Records to use:

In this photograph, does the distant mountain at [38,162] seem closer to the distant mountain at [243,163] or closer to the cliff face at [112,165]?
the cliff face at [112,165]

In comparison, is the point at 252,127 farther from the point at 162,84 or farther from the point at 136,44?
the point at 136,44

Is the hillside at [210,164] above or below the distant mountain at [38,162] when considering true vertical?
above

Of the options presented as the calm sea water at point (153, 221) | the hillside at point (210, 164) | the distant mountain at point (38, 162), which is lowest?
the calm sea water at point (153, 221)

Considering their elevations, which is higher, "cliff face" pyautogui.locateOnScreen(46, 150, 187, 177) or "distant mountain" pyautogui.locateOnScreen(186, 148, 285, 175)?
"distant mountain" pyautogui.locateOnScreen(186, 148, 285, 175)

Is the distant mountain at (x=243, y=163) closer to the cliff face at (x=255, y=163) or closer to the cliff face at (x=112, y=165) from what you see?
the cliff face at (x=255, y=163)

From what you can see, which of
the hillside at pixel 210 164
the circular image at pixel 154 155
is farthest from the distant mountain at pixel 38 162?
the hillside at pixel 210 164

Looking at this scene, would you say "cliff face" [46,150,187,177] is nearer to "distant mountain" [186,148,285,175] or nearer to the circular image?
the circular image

Given exercise: Could you rewrite the whole listing above with "elevations" replaced by "heights" and everything else left unchanged?

Written solution:
In this photograph, does the distant mountain at [38,162] seem closer to the distant mountain at [243,163] or closer to the cliff face at [112,165]?
the cliff face at [112,165]

In comparison, is the point at 252,127 farther from the point at 162,84 or farther from the point at 136,44?
the point at 136,44

Is the hillside at [210,164] above or below the distant mountain at [38,162] when considering true vertical?
above

Of the options presented as the calm sea water at point (153, 221) | the hillside at point (210, 164) | the distant mountain at point (38, 162), which is lowest?
the calm sea water at point (153, 221)

Considering their heights, which is higher, "cliff face" pyautogui.locateOnScreen(46, 150, 187, 177) or "distant mountain" pyautogui.locateOnScreen(186, 148, 285, 175)?
"distant mountain" pyautogui.locateOnScreen(186, 148, 285, 175)

Is the distant mountain at (x=243, y=163) closer to the cliff face at (x=255, y=163) or closer to the cliff face at (x=112, y=165) from what you see?
the cliff face at (x=255, y=163)

From what you can see, which of
the hillside at pixel 210 164
the circular image at pixel 154 155
is farthest from the distant mountain at pixel 38 162?
the hillside at pixel 210 164

Looking at this scene, would you say "cliff face" [46,150,187,177] is nearer to "distant mountain" [186,148,285,175] or nearer to the circular image?
the circular image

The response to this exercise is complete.